Task objective
Retype every item below without changing anything, but leave the pictures out.

Excerpt from a dataset
================

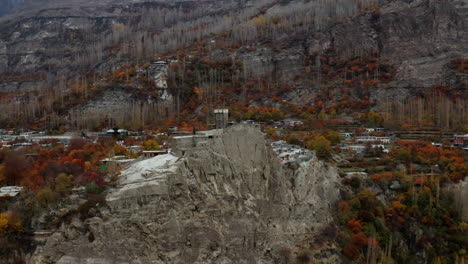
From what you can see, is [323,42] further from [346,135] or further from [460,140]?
[460,140]

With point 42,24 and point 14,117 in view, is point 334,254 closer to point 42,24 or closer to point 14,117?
point 14,117

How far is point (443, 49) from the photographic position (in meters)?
57.2

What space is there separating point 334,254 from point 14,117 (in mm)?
48387

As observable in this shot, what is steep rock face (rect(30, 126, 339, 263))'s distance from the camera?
1591 centimetres

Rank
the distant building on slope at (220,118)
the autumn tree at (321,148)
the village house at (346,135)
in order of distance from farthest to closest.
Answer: the village house at (346,135) → the autumn tree at (321,148) → the distant building on slope at (220,118)

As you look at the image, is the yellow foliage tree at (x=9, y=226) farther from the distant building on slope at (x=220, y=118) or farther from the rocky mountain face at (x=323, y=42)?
the rocky mountain face at (x=323, y=42)

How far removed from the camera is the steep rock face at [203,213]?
52.2 feet

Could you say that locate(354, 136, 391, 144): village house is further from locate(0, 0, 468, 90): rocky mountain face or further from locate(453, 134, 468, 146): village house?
locate(0, 0, 468, 90): rocky mountain face

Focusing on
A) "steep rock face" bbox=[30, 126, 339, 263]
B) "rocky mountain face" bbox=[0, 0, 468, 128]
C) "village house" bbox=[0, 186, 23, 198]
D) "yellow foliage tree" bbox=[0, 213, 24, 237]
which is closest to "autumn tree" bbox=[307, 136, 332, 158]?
"steep rock face" bbox=[30, 126, 339, 263]

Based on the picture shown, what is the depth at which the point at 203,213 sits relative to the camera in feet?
57.4

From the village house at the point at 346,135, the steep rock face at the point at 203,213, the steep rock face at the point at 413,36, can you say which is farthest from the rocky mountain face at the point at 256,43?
the steep rock face at the point at 203,213

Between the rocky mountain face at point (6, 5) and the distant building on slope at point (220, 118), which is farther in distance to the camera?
the rocky mountain face at point (6, 5)

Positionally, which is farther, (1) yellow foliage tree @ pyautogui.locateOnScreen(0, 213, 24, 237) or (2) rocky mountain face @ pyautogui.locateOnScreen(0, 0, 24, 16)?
(2) rocky mountain face @ pyautogui.locateOnScreen(0, 0, 24, 16)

================

Result of the task
From what you can see, is [323,42] further from [346,135] or further from [460,140]?
[460,140]

With point 42,24 and point 14,117 in view, is point 334,254 closer to point 42,24 or closer to point 14,117?
point 14,117

How far is point (443, 49) from the photographic position (in meters)?
57.2

What space is there separating point 334,254 from point 14,117 (in mm)?
48387

As observable in this shot, what is steep rock face (rect(30, 126, 339, 263))'s distance from the camera?
1591 centimetres

Rank
the distant building on slope at (220,118)
the autumn tree at (321,148)
the village house at (346,135)
in order of distance from farthest to closest.
Answer: the village house at (346,135) → the autumn tree at (321,148) → the distant building on slope at (220,118)

As you look at the image, is the yellow foliage tree at (x=9, y=226) farther from the distant building on slope at (x=220, y=118) or farther from the rocky mountain face at (x=323, y=42)?
the rocky mountain face at (x=323, y=42)

How far removed from the camera is the steep rock face at [203,213]?
52.2 feet

Could you say that locate(354, 136, 391, 144): village house is further from locate(0, 0, 468, 90): rocky mountain face or further from locate(453, 134, 468, 146): village house?
locate(0, 0, 468, 90): rocky mountain face

Focusing on
A) "steep rock face" bbox=[30, 126, 339, 263]
B) "rocky mountain face" bbox=[0, 0, 468, 128]
C) "village house" bbox=[0, 186, 23, 198]
D) "yellow foliage tree" bbox=[0, 213, 24, 237]
which is closest to "autumn tree" bbox=[307, 136, 332, 158]?
"steep rock face" bbox=[30, 126, 339, 263]

Based on the picture shown, what is the depth at which the point at 203,213 sits relative to the camera in feet?
57.4

From the village house at the point at 346,135, the steep rock face at the point at 203,213, the steep rock face at the point at 413,36, can you say which is farthest from the rocky mountain face at the point at 256,43?
the steep rock face at the point at 203,213

Between the rocky mountain face at point (6, 5) and the distant building on slope at point (220, 118), which is farther in distance to the camera?
the rocky mountain face at point (6, 5)

Positionally, which is farther, (1) yellow foliage tree @ pyautogui.locateOnScreen(0, 213, 24, 237) or (2) rocky mountain face @ pyautogui.locateOnScreen(0, 0, 24, 16)?
(2) rocky mountain face @ pyautogui.locateOnScreen(0, 0, 24, 16)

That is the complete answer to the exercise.